20 April 2011

Bila Voting, Pasal Wewenang Menangkap oleh Badan Intelijen Bisa Lolos

Kontroversi soal RUU Intelijen tidak ada habis-habisnya. Pasal yang paling krusial adalah soal wewenang aparat intelijen untuk menangkap dan menyadap. Menurut anggota Komisi I DPR RI, Helmi Fauzi (Fraksi PDI-P), dalam diskusi terbatas Koalisi Advokasi untuk RUU Intelijen di Jakarta, pekan lalu, pasal wewenang menangkap bisa lolos bila voting dilakukan.

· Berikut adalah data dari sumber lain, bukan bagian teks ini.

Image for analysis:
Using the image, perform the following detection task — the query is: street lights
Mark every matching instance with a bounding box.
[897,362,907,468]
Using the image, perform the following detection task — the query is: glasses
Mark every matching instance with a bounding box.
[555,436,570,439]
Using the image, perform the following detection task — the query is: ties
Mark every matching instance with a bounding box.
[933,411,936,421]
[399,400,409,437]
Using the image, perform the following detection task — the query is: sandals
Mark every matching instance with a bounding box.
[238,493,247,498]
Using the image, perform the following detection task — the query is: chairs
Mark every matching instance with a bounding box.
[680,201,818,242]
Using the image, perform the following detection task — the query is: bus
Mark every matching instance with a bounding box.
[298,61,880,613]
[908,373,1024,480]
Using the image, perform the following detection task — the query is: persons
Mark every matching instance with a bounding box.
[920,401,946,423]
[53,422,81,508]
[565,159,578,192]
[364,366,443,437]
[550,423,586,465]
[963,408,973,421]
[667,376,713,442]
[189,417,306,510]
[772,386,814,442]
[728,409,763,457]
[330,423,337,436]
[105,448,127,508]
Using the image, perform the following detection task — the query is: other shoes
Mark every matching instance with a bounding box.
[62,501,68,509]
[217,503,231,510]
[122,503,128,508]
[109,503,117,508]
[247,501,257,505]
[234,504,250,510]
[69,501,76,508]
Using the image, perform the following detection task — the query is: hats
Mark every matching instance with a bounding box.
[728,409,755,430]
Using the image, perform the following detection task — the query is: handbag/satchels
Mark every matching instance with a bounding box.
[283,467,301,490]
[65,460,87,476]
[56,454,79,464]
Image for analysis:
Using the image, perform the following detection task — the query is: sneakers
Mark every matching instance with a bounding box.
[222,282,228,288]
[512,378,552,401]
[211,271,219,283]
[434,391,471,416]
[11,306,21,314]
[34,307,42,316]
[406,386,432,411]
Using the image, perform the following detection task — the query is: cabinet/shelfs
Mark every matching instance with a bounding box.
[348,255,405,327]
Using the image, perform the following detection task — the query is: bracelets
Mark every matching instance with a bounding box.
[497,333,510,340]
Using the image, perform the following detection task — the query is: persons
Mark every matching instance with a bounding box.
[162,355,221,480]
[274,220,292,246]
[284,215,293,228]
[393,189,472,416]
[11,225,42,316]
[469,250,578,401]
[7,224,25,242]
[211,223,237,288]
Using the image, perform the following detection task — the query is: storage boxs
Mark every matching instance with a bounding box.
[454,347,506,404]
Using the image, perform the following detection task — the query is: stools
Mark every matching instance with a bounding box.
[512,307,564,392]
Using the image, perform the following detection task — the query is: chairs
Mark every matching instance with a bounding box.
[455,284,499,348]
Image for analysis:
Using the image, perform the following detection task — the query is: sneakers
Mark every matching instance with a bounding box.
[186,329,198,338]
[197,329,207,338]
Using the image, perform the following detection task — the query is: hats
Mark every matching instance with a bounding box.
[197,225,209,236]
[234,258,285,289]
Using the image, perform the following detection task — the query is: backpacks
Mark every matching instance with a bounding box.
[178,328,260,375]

Juga menyadap, bisa saja lolos atau diterima, bila diadakan voting dalam sidang paripurna DPR RI. Masih menurut Helmi, Fraksi PDI-P jelas menolak wewenang tersebut. Helmi mengingatkan, suara Fraksi PDI-P jelas kalah bila dibanding suara (gabungan) fraksi pendukung pemerintah, seperti Fraksi Partai Demokrat dan Golkar. Itulah perlunya advokasi dan penggalangan opini civil society, untuk menghapus pasal tersebut dari RUU Intelijen, bila RUU disahkan nanti.

Helmi dan peserta diskusi yang lain, memandang, bila pasal itu sampai lolos atau masuk, jelas ini merupakan ancaman bagi demokrasi. Seolah memutar jarum sejarah, kembali ke masa Orde Baru, di mana intelijen dijadikan pilar kekuasaan, dan karenanya memiliki kewenangan tanpa batas, bila perlu melenyapkan nyawa seseorang.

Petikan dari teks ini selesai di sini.